**EXTRACT:**
--- START ---
Although the game instantly tells you what’s wrong (the filtering computers have been damaged at two particular cables), getting inside past a hallway filled with leaking acid is just one of many hurdles you’ll face towards getting the planet’s infrastructure back online.

Actually unraveling what exactly is wrong with the control systems is about 80% of the puzzle here, and it reveals the total lack of visualization as an immense boon to the conceit of the format when used in this way. The distinct sensory capabilities of each robot makes determining what you’re looking at in any given room a major struggle, especially since Iris starts out the game non-functional, and she can never leave a particular wing of the compound, although she has camera feeds to work off of if you’re willing to find their components. Making determinations about what exactly the robots are interacting with requires cross-referencing observational data from each one, passing objects around and letting each take a crack at describing it before attempting to figure out what it may be useful for. Rooms become defined not by their actual look but by what sticks out to the robots: arcs of current, a leaky pipe overhead, or the feel of the metal and concrete walkways. The refusal to provide the visual aid to player makes the act of interfacing with the world a conscious one through methods chosen by the player, providing unusual interpretations of the space that the player must construct into their own mental model.
--- END ---
**DIRECTIONS:** Pick up the piece on the robot puzzle game after its final sentence and continue writing it in the same voice.

**SOURCE DATA:**
--- START ---
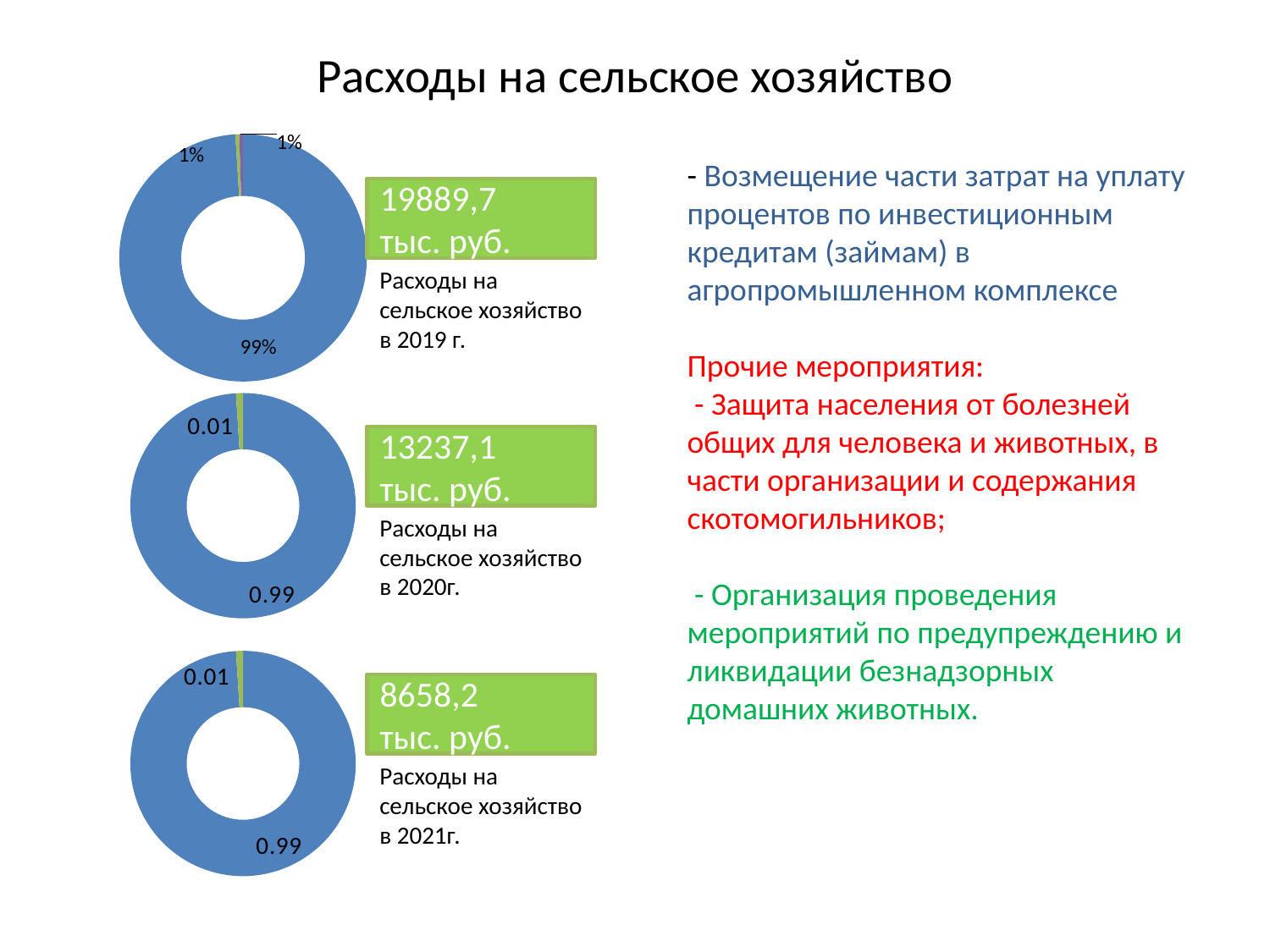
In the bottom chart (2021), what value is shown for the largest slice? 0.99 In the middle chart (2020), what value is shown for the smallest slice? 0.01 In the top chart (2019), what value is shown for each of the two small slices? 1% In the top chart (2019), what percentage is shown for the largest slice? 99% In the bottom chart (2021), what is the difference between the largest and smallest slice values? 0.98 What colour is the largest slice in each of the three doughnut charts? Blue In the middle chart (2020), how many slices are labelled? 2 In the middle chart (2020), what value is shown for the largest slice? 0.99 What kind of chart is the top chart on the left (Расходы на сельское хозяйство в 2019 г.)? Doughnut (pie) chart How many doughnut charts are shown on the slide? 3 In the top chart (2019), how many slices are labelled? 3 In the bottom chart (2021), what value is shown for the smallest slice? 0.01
--- END ---
**TASK OUTPUT:**
The multiple robots and many appendages also make transporting items and interacting with specific objects a giant multi-tasking assignment, especially since the whole game runs on a tick system for each action input by the player. If you task a robot to run across the length of the complex, they won’t finish for a certain number of ticks, allowing you to delegate tasks to the other robots in the meantime. Timed events also occur, most notably a group of humans that come in to depose you of your duties thinking that you’ve gone haywire. The humans follow a schedule, but you’re able to bug or harm them in multiple ways, stealing their stuff to have them chase you around the facility or just delay them from making it to your chamber. These are the kinds of fundamental connections that directly derive from that aforementioned declarative programming: every item in the world, capability of the robots, or behavior of the in-game people is labeled as a trait and then let loose in the game, with the engine merely working out the interactions between them all as you key in commands.

I’ve still got a lot of interactive fiction I’d like to play (Counterfeit Monkey is high on my list), and I’ve been poking around Twine a bit too, since the simple display and Javascript integration makes it more my speed for something with light turn-based combat as compared to Inform. Really glad I spent some time with Suspended though (and peeked through a guide lol) to get a glimpse of what kind of alternative possibilities can arise when we dispense with many of the preconditions of visual gaming.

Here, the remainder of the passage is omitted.